Righe tratte da un dataset:
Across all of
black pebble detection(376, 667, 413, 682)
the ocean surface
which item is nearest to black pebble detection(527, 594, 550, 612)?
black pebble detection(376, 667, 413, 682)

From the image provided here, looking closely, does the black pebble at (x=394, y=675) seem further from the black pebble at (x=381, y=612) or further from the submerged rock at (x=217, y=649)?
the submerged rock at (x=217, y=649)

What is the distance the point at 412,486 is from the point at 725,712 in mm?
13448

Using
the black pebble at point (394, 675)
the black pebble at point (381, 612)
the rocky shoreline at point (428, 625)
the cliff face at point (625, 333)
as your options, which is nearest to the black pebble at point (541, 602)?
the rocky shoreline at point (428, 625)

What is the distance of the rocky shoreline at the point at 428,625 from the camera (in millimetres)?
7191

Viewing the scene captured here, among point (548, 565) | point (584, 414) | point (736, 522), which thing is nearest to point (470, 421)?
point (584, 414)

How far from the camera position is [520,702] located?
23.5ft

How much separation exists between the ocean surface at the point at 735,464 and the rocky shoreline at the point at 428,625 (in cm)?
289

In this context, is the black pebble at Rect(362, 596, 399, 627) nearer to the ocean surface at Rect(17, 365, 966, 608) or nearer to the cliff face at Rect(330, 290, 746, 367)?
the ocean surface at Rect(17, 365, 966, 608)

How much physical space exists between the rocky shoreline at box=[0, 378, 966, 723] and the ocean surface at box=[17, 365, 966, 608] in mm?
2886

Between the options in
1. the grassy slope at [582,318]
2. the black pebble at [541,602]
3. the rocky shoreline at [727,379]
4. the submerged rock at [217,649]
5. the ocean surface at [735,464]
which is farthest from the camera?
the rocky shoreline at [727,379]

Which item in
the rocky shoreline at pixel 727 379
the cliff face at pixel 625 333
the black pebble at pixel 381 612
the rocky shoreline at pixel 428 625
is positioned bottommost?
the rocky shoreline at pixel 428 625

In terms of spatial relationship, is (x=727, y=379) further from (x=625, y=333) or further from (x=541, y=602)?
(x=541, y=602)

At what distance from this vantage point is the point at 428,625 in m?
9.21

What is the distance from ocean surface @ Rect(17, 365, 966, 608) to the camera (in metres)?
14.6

...

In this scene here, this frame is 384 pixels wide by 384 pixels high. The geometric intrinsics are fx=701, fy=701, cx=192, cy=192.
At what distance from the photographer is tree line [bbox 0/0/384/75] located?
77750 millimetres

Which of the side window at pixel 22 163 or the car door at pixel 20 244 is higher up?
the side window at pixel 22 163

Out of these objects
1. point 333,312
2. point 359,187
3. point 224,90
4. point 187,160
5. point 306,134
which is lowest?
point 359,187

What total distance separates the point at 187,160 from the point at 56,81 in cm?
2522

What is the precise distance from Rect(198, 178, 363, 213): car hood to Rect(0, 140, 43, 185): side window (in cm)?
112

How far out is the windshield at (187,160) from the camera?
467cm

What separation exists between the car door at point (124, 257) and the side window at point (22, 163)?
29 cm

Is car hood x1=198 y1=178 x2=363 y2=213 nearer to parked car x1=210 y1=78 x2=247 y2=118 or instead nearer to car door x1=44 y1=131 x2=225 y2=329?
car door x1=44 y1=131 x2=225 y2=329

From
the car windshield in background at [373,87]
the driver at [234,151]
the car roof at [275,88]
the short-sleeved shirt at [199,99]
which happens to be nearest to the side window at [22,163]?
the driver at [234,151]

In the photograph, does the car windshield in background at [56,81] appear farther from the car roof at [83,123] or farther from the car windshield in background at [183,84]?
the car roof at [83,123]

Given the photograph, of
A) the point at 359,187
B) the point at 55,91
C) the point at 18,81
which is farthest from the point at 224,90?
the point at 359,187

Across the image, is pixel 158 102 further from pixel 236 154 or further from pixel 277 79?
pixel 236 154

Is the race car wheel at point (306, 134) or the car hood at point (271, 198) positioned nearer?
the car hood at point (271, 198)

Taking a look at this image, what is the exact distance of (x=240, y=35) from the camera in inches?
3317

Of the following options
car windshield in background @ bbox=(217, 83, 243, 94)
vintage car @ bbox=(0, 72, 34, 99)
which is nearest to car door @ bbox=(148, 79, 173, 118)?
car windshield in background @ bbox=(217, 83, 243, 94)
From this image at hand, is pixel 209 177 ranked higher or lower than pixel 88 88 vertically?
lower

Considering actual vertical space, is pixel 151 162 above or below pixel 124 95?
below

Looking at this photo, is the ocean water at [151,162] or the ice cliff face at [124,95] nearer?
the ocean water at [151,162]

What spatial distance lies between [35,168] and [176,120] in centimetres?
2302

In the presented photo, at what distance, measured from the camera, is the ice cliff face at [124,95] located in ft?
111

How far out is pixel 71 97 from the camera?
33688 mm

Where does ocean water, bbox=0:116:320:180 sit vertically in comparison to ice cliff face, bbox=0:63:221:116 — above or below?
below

---

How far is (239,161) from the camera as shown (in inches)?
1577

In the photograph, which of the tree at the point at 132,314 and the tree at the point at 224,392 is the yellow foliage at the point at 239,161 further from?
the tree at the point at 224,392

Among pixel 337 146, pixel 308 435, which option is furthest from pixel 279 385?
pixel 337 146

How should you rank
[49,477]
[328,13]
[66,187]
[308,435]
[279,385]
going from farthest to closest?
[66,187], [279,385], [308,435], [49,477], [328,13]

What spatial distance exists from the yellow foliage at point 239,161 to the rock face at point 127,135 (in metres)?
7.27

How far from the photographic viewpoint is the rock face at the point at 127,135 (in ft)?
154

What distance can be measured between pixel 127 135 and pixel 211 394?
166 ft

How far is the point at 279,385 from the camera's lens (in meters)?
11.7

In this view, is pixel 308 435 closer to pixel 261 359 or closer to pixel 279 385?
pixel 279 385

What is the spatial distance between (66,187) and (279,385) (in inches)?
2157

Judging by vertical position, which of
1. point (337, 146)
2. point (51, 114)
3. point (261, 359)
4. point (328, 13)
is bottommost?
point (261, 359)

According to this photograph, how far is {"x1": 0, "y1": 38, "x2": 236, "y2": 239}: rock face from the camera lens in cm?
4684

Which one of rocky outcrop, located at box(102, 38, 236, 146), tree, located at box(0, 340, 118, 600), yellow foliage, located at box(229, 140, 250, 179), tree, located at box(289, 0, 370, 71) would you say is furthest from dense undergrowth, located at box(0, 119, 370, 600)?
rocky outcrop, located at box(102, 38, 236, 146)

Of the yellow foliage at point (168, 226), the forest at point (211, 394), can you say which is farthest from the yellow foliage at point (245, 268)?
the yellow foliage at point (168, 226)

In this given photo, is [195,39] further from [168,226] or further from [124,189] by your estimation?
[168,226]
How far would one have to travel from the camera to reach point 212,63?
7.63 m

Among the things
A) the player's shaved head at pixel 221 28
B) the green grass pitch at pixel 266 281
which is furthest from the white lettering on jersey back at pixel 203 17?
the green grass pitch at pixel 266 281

§ OBIETTIVO
Riporti senza alcuna modifica le righe dei record a partire da quella che contiene "In this scene" fino a quella che contiene "77750 millimetres", entrambe incluse.

§ SOLUZIONE DELL'ESERCIZIO
In this scene here, this frame is 384 pixels wide by 384 pixels high. The geometric intrinsics are fx=701, fy=701, cx=192, cy=192.
At what distance from the photographer is tree line [bbox 0/0/384/75] located?
77750 millimetres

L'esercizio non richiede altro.